Biotech Stock Mailbag: Jazz Pharma

BOSTON ( TheStreet) -- This week's Biotech Stock Mailbag opens with an email from Samuel E.: "Adam, Jazz Pharmaceuticals ( JAZZ) is holding up really well after the negative vote at the advisory panel meeting. Why is that and do you still like the stock?"

I'm a bit surprised, pleasantly, with Jazz's resiliency, too. As I write this column on Thursday, Jazz shares are trading around $9.45, just a buck or so below where the stock was trading before the FDA's advisory panel voted not to recommend approval for the company's fibromyalgia drug on Aug. 20.

Jazz shares dipped into the $7 range immediately following the FDA panel vote, which was a buying opportunity for some investors because Jazz's base business (selling the same drug, Xyrem, for narcolepsy/cataplexy) supports a higher valuation. Jazz's revenue and profits give it an important cushion to deal with regulatory setbacks, unlike many drug companies in similar situations that have little or no safety nets.

Forget about fibromyalgia for a moment; Jazz can earn $1 a share next year easy on $200 million in revenue in the base business. (Current consensus calls for Jazz to earn $1.19 on $196 million in revenue.) That's worth at least $9 a share.
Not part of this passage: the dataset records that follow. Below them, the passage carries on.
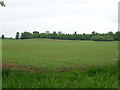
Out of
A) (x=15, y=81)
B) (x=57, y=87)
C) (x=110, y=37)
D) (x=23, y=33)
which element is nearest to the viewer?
(x=57, y=87)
To move appreciably higher, Jazz needs to get Xyrem (or JZP-6 or Rekinla, whatever the company chooses to call the drug) approved for fibromyalgia. Obviously, that goal became more muddled after the disappointing FDA advisory panel vote -- a 20-2 lashing against approval.

The optics of the vote look bad and were not what I was expecting, but approval is attainable if the FDA has a clear head and looks beyond the hysterics and misstatements made by some of the more vocal experts on the panel. An approval of Xyrem for fibromyalgia is not going to lead to 55-gallon drums of the "date rape" drug GHB flowing through the streets of Middle America, as one of the panel members claimed.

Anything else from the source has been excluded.